+++ TEXTE CHOISI
Le site (Antoine) /
- C’est l’essence même de 130livres.com : le lectorat est largement fragmenté entre arts et sports de combats, le lien ténu entre ces deux domaines correspondant aux névroses conjuguées du fondateur du site et de Guillaume Meral, son éminent comparse des Punchlines. Je n’ai pas une traitre idée de la répartition des habitués entre les différentes rubriques ; dans l’attente d’un éventuel sondage sur vos pratiques et attentes je ne puis qu’affirmer que nous nous efforçons de traiter avec un soin égal les amateurs de culture et de pains dans la gueule. Cela étant dit, ce qui suit concerne plutôt la seconde catégorie : j’ai eu l’honneur d’être récemment invité sur deux chaînes Youtube consacrées au plus beau des sports — en attendant une nouvelle apparition la semaine prochaine chez le Cap’tain Crochet.
++++++
+++ MATÉRIEL D'ÉTUDE
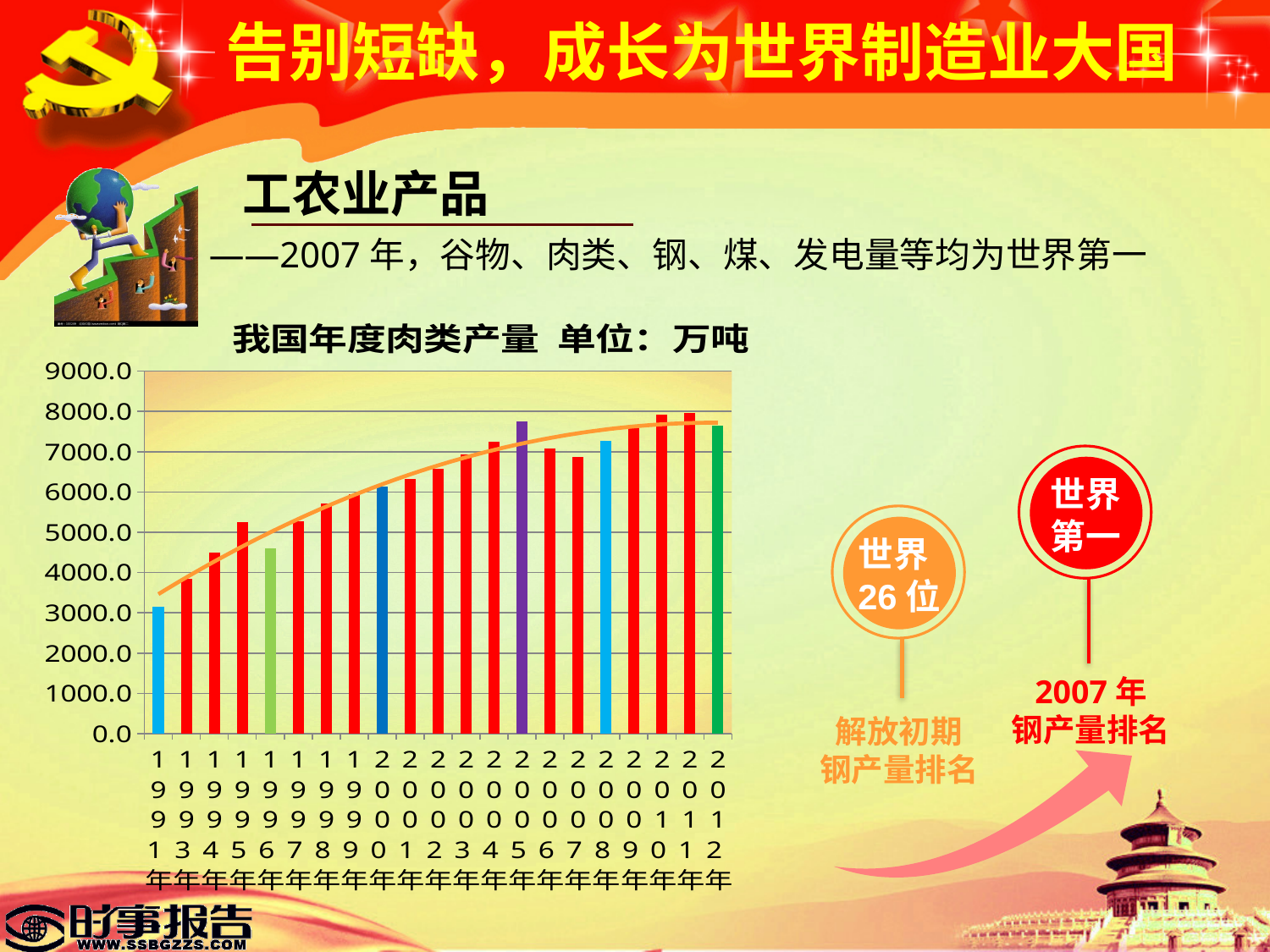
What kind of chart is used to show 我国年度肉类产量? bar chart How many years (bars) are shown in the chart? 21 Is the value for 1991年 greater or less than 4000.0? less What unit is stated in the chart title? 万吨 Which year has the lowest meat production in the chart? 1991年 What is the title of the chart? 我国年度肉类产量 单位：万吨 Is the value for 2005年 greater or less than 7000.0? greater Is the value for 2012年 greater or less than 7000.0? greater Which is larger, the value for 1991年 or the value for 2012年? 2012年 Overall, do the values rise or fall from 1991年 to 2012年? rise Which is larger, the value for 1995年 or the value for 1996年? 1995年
++++++
+++ MATÉRIEL D'ÉTUDE
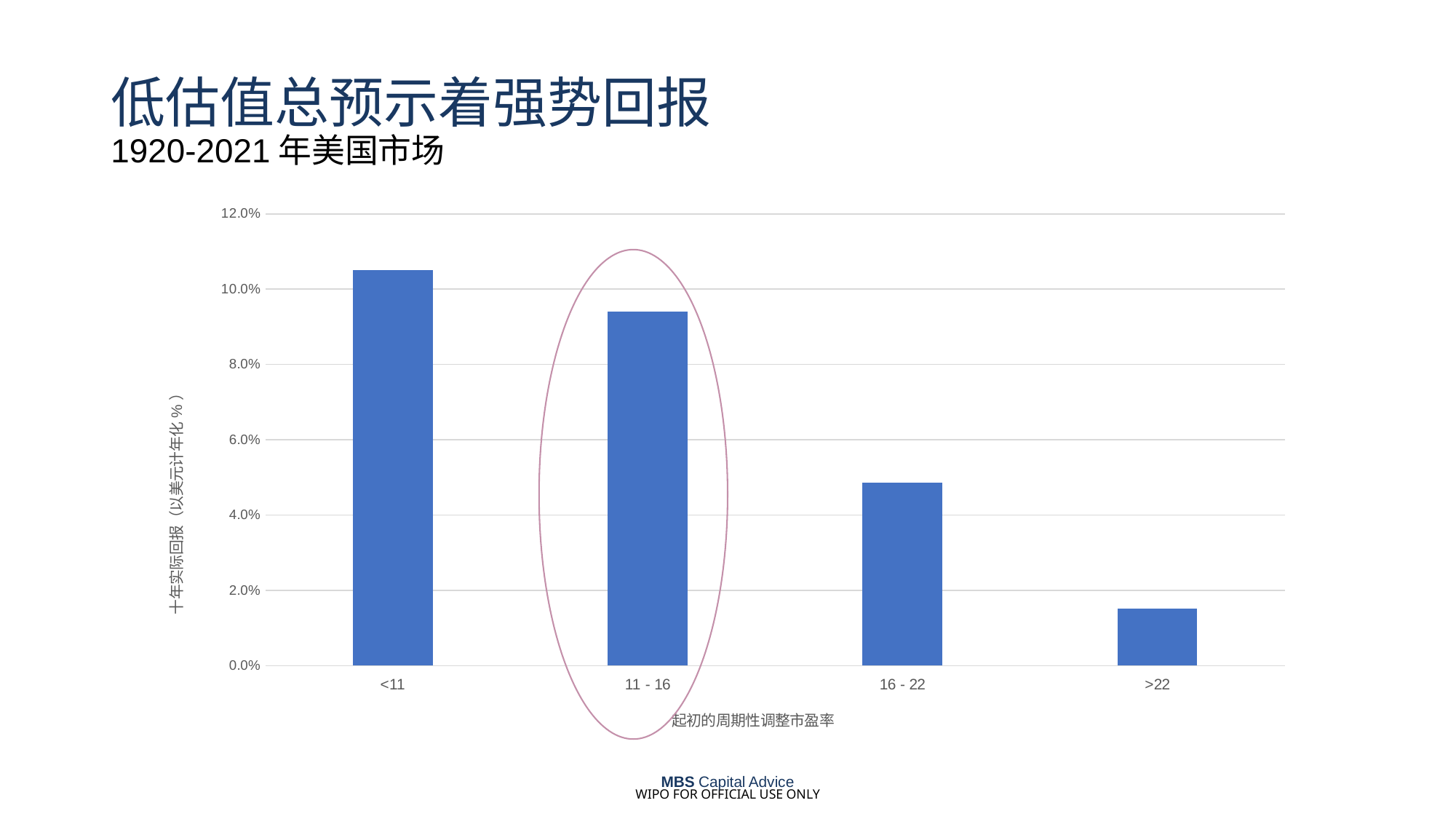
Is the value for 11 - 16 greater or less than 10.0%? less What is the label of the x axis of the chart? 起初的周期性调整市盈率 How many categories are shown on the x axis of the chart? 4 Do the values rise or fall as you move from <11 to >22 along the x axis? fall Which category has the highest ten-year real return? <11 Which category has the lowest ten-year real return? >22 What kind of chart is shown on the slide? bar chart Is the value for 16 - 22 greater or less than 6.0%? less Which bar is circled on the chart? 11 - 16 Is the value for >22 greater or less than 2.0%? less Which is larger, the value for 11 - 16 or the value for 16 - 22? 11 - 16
++++++
**CONSIGNE 1**
D'après le texte choisi, entre quels domaines le lectorat de 130livres.com est-il fragmenté ?
**CONSIGNE 2**
Reproduisez fidèlement le passage du texte choisi qui va de « Le site (Antoine) » jusqu'à « le Cap’tain Crochet. ».

**CORRIGÉ DÉTAILLÉ 1**
Entre les arts et les sports de combat.

**CORRIGÉ DÉTAILLÉ 2**
Le site (Antoine) /
- C’est l’essence même de 130livres.com : le lectorat est largement fragmenté entre arts et sports de combats, le lien ténu entre ces deux domaines correspondant aux névroses conjuguées du fondateur du site et de Guillaume Meral, son éminent comparse des Punchlines. Je n’ai pas une traitre idée de la répartition des habitués entre les différentes rubriques ; dans l’attente d’un éventuel sondage sur vos pratiques et attentes je ne puis qu’affirmer que nous nous efforçons de traiter avec un soin égal les amateurs de culture et de pains dans la gueule. Cela étant dit, ce qui suit concerne plutôt la seconde catégorie : j’ai eu l’honneur d’être récemment invité sur deux chaînes Youtube consacrées au plus beau des sports — en attendant une nouvelle apparition la semaine prochaine chez le Cap’tain Crochet.